SELECTED EXCERPT:
==========

Soon after Pidduzzo Buscemi was acquitted, another trial was called in secret—mafia justice can be very swift when it needs to be. Antonino D’Alba was found guilty
in absentia.
The sentence was death, and his execution was carefully arranged. This time it was not to be a public affair, as the shooting of Giuseppa Di Sano had been, because D’Alba’s punishment was an internal organizational matter.

A few days after the mafia trial that had acquitted him of breaking the code of
omertà,
Pidduzzo Buscemi, still in his dashing uniform, called at the tavern run by D’Alba. He found him washing out a barrel, and invited him outside into a cone of light from a street lamp to discuss their differences. The exchange was curt. Buscemi said he wanted to restore the damage to his honour caused by D’Alba’s accusations; he demanded a duel.

D’Alba agreed. But, as he may have suspected, he was being lured into a trap. According to his young son’s testimony as recorded by Sangiorgi, on the afternoon of the following day, 12 September 1897, the boss Tommaso D’Aleo and another mafioso came to D’Alba’s tavern where they ate, talked, and lingered. They offered a 100-lire note when asked to pay a 3.25 lire bill; it was a carefully pitched gesture of mistrust and hostility. At half past six in the evening D’Alba returned from the nearby shop where he had gone to change the 100-lire note. He took off his two gold rings, gold tie-pin, and other valuables, and placed them safely in a coffee cup on the shelf. Then he picked up his revolver and went out. Tommaso D’Aleo and the other mobster followed him.

==========

ENTRIES SHOWN:
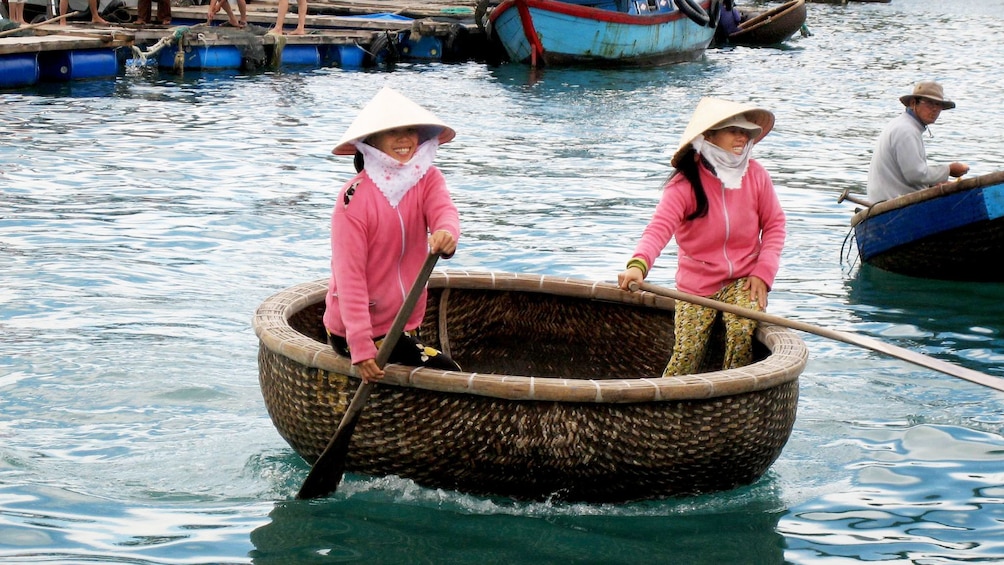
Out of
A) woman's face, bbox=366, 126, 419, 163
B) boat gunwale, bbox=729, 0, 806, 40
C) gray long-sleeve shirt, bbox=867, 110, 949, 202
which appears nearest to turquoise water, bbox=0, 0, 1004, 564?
gray long-sleeve shirt, bbox=867, 110, 949, 202

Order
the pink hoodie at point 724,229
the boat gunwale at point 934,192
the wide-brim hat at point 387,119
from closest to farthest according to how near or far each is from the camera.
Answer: the wide-brim hat at point 387,119 → the pink hoodie at point 724,229 → the boat gunwale at point 934,192

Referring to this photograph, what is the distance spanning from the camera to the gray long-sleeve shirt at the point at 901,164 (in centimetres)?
751

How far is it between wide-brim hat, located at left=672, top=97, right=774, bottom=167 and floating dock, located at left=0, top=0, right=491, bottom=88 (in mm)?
12586

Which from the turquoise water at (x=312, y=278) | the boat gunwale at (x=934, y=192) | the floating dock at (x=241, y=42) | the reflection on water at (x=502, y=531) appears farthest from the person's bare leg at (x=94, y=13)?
the reflection on water at (x=502, y=531)

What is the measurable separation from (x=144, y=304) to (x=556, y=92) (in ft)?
40.2

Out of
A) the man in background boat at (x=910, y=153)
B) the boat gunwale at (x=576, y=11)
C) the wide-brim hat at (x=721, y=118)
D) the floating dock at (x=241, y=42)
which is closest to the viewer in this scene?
the wide-brim hat at (x=721, y=118)

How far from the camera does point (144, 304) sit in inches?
266

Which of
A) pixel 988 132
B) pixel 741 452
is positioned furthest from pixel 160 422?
pixel 988 132

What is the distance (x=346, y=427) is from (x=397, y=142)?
0.97 metres

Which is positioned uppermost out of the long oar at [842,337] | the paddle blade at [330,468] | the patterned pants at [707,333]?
the long oar at [842,337]

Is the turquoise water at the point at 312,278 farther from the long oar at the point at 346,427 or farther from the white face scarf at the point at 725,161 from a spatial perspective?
the white face scarf at the point at 725,161

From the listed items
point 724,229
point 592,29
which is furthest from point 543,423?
point 592,29

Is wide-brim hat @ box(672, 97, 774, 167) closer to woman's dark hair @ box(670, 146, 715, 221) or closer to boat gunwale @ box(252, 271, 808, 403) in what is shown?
woman's dark hair @ box(670, 146, 715, 221)

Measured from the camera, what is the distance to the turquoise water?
410cm
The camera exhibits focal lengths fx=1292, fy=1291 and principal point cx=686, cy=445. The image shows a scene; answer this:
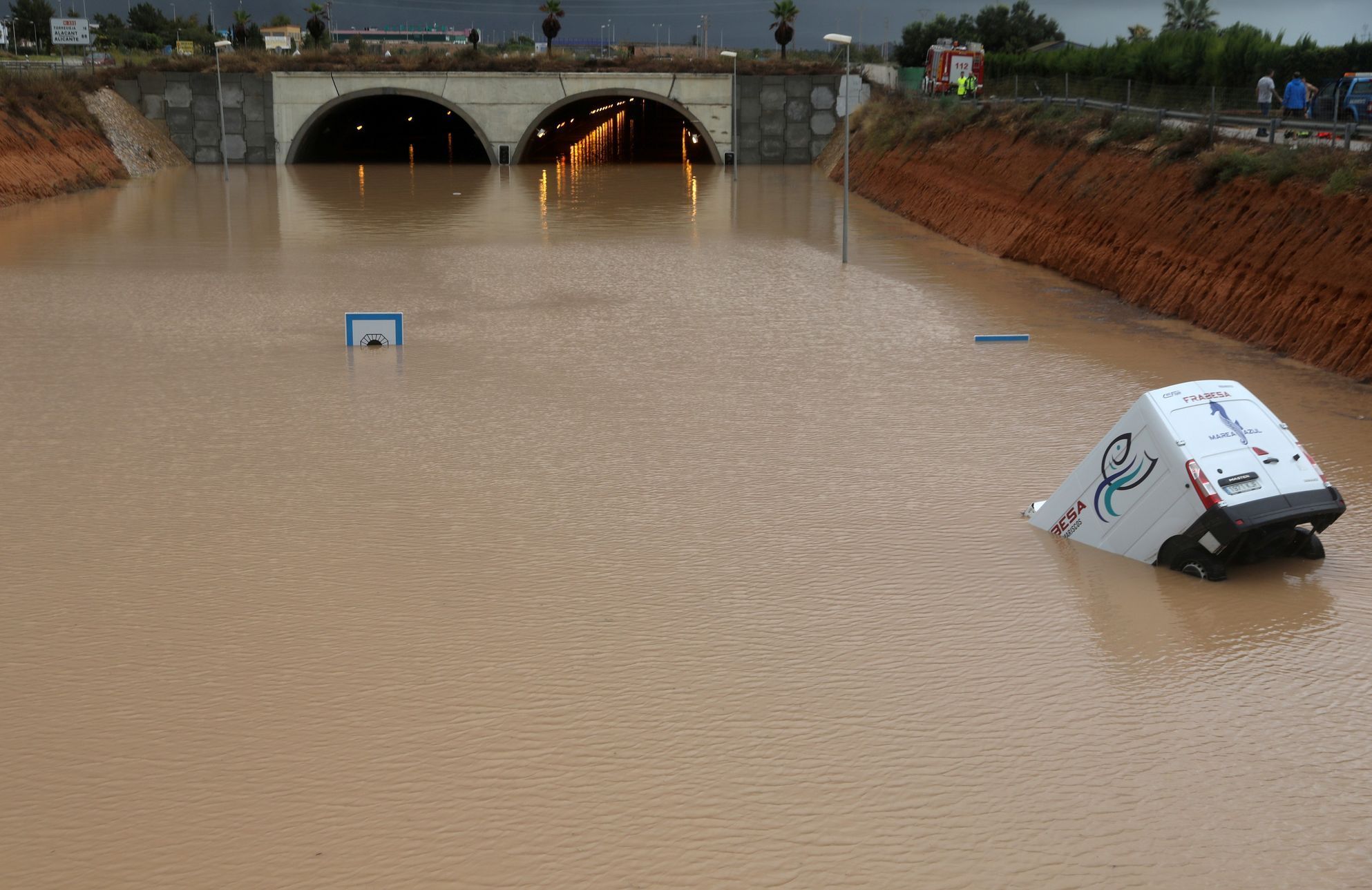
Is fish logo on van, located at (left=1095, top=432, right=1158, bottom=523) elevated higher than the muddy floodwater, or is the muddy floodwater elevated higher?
fish logo on van, located at (left=1095, top=432, right=1158, bottom=523)

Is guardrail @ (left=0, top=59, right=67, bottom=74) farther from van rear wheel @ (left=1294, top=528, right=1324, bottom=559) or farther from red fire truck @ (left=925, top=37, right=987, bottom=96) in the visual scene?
van rear wheel @ (left=1294, top=528, right=1324, bottom=559)

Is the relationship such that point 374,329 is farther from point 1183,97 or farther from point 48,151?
point 48,151

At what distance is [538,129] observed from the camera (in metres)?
61.2

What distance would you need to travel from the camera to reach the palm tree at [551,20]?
75581mm

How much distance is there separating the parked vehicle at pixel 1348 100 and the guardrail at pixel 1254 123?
2.34 meters

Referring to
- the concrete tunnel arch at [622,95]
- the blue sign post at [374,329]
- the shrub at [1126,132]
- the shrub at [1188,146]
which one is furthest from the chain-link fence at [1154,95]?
the blue sign post at [374,329]

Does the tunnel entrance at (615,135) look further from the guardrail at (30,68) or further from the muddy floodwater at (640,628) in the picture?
the muddy floodwater at (640,628)

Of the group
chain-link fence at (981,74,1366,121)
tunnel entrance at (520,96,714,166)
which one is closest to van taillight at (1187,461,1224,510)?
chain-link fence at (981,74,1366,121)

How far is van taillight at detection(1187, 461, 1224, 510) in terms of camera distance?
9656 millimetres

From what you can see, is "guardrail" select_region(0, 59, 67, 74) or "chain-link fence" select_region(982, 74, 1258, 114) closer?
"chain-link fence" select_region(982, 74, 1258, 114)

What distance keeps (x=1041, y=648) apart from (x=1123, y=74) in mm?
44964

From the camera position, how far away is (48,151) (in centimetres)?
4341

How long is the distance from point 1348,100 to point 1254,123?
624 cm

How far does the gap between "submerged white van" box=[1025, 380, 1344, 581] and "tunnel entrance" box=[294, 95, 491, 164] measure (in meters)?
53.8
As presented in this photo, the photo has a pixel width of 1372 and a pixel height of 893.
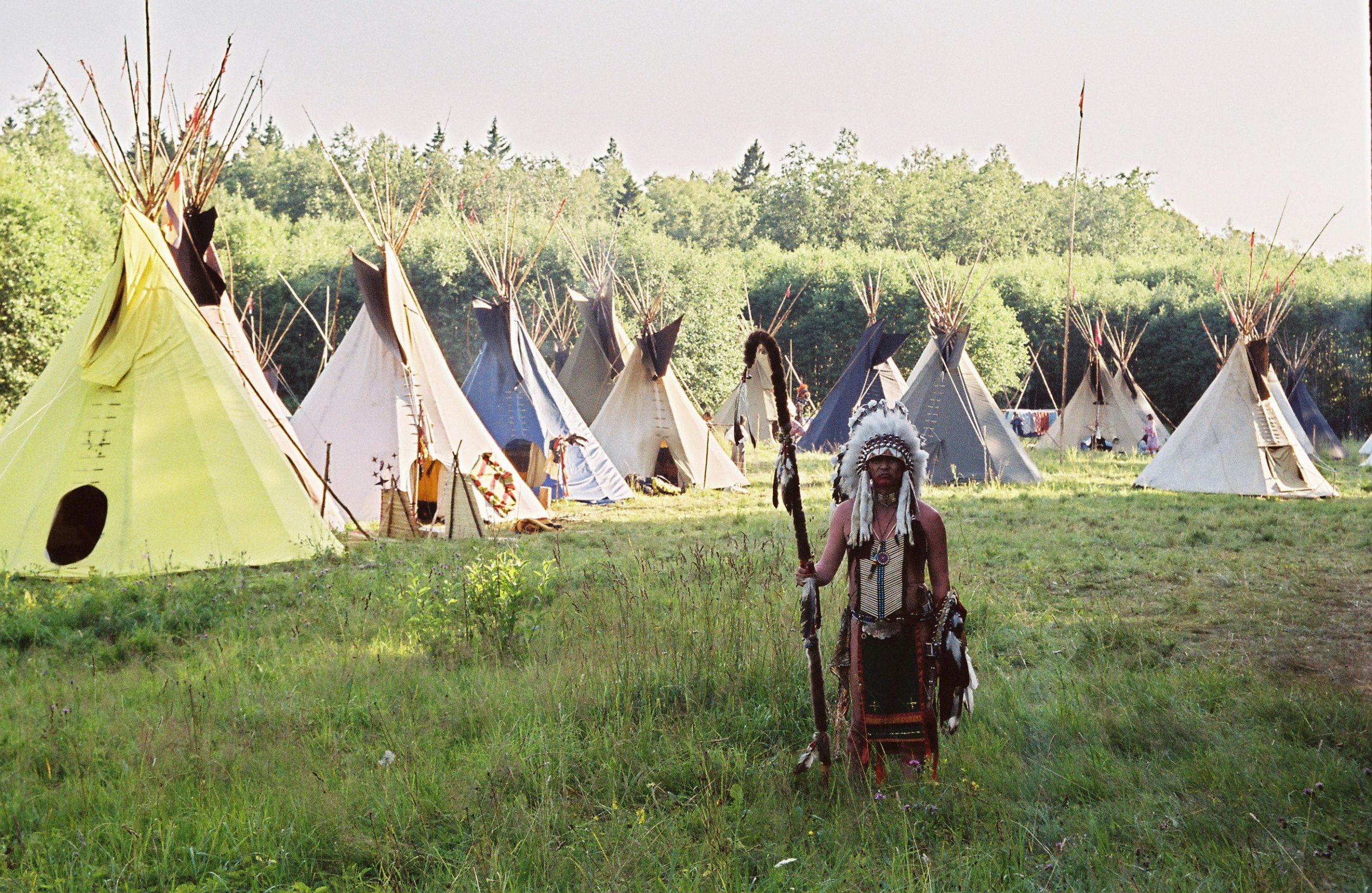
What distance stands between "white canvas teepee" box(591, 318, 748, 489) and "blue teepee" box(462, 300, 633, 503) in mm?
742

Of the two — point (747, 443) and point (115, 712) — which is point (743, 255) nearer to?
point (747, 443)

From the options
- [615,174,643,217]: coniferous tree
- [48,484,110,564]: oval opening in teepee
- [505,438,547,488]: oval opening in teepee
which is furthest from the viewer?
[615,174,643,217]: coniferous tree

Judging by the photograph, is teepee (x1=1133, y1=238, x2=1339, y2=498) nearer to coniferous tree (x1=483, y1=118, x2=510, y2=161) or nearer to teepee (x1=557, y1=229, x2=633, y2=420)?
teepee (x1=557, y1=229, x2=633, y2=420)

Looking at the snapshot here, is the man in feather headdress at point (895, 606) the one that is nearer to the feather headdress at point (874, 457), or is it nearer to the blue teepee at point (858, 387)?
the feather headdress at point (874, 457)

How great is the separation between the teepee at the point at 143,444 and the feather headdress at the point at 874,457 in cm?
533

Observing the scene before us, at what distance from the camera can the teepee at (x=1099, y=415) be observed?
67.9 ft

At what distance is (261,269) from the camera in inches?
1026

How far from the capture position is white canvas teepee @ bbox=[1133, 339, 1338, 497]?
12820 millimetres

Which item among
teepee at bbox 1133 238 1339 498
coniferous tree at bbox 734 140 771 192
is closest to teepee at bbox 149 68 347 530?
teepee at bbox 1133 238 1339 498

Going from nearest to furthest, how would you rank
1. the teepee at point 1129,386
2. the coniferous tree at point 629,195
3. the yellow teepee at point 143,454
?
the yellow teepee at point 143,454 → the teepee at point 1129,386 → the coniferous tree at point 629,195

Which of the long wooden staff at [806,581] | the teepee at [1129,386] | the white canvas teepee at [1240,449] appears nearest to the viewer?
the long wooden staff at [806,581]

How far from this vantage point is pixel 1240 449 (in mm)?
13078

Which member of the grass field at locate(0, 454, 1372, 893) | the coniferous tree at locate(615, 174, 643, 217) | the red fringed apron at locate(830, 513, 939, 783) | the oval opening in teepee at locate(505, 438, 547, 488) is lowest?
the grass field at locate(0, 454, 1372, 893)

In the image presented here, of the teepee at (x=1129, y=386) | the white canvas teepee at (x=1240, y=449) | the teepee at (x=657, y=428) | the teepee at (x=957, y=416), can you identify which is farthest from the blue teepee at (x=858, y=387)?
the white canvas teepee at (x=1240, y=449)
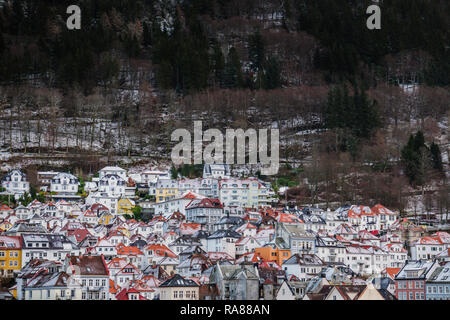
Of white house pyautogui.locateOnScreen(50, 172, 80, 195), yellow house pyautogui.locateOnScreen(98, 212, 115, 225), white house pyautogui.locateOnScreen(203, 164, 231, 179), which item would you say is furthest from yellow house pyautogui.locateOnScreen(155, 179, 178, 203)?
white house pyautogui.locateOnScreen(50, 172, 80, 195)

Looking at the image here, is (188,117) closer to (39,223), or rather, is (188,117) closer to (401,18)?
(39,223)

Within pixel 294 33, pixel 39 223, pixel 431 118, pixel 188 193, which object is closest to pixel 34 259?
pixel 39 223

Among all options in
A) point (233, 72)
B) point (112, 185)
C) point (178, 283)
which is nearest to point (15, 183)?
point (112, 185)

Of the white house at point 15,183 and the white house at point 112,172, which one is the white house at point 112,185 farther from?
the white house at point 15,183

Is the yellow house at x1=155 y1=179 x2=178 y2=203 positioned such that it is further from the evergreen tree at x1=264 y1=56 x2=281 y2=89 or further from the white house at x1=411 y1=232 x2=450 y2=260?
the evergreen tree at x1=264 y1=56 x2=281 y2=89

==========

ASSIGNED TASK A: In the passage about Antonino D'Alba, what did D'Alba put in a coffee cup on the shelf before leaving with his revolver?
ASSIGNED TASK B: Decide whether each statement agrees with the passage about Antonino D'Alba: (i) D'Alba was present at the secret trial that found him guilty. (ii) D'Aleo and another mafioso paid a 3.25 lire bill with a 100-lire note. (iii) Buscemi made his demand for a duel inside the tavern.
ASSIGNED TASK C: Write what comes next in the passage about Antonino D'Alba, picking up after its last sentence.

OUTPUT A: His two gold rings, his gold tie-pin, and other valuables.

OUTPUT B:
(i) No: "Antonino D’Alba was found guilty in absentia."
(ii) Yes: "They offered a 100-lire note when asked to pay a 3.25 lire bill"
(iii) No: "invited him outside into a cone of light from a street lamp to discuss their differences"

OUTPUT C:
Antonino D’Alba was never seen alive again. The mafia gossip mill churned out rumours of sightings in North Africa. A letter purporting to be from him was even sent from Tunis to his father. But by the time the letter arrived, the police had already found out that D’Alba had in fact been gunned down on the night of his disappearance by a large party of mafiosi on the Fondo Laganà.

*   *   *

Through his careful interviews with police informers, and his patient re-examination of evidence, Sangiorgi was beginning to piece together a complete picture of how the mafia operated; how its bitter conflicts were not merely the product of an outlaw sense of pride, but actually involved laws, legal proceedings, and a system of territorial control. The next stage of his investigation reached right from the Fondo Laganà to the domestic lives of the wealthiest and most famous families in Sicily: the Florios and the Whitakers. As Sangiorgi discovered, these two opulent dynasties lived alongside the mafia in contrasting ways. One of them was cynical, the other more resigned and put upon; but both were complicit in perpetuating the mafia’s power.

*   *   *

When European kings and princes visited Palermo, as they often did, there was one place where they were always received: a lavish villa set in a private park in Olivuzza in the Conca d’Oro. It belonged to Ignazio Florio Jr. In 1891, at twenty-three, Ignazio inherited the greatest fortune in Italy. It was said that 16,000 people in Palermo alone ‘ate his bread’. The Florios had extensive interests in sulphur, light and heavy engineering, tuna fishing, pottery, insurance, finance, Marsala wine and, above all, shipping. The house of Florio was the major shareholder in NGI, Navigazione Generale Italiana, Italy’s leading shipping concern and one of the biggest in Europe.

But when Ignazio Jr came into his inheritance, the family’s fabulous wealth had already begun to decay from the inside. NGI had grown fat on government contracts and subsidies arranged by his father’s carefully cultivated political contacts. Now it was becoming clear how uncompetitive it was. Moreover, the country’s political and economic centre of gravity was shifting inexorably northwards, to the cities of Genoa, Turin, and Milan. The Florios’ influence slipped away at increasing speed. Before he was forty, Ignazio Jr had lost control of a fortune that it had taken three generations to build. In 1908, he was forced to sell the family’s NGI holding; it is as good a date as any to mark the end of the Palermo
belle époque
that began when he became head of the family in 1891. These were the years when Sicilian high society orbited around the dying sun of Florio money. The press called Palermo ‘Floriopolis’, but this was its last flowering as a great European city.